** START INPUT ROWS **

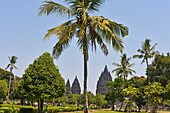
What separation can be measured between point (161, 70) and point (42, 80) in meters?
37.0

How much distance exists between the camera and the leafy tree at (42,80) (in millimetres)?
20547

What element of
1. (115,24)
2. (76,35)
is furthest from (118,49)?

** END INPUT ROWS **
** START INPUT ROWS **

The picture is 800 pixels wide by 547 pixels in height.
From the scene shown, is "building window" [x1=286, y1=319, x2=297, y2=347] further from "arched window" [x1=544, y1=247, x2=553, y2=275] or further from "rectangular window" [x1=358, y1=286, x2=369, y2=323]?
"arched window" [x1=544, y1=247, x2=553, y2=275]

** END INPUT ROWS **

- **EXERCISE DETAILS**: Copy out, exactly as they appear, the lines of the material from the one containing "What separation can" through the one containing "is furthest from (118,49)?", including both of those lines.

- **WRITTEN RESPONSE**:
What separation can be measured between point (161, 70) and point (42, 80) in meters?
37.0

How much distance exists between the camera and the leafy tree at (42,80) (in millimetres)?
20547

What element of
1. (115,24)
2. (76,35)
is furthest from (118,49)?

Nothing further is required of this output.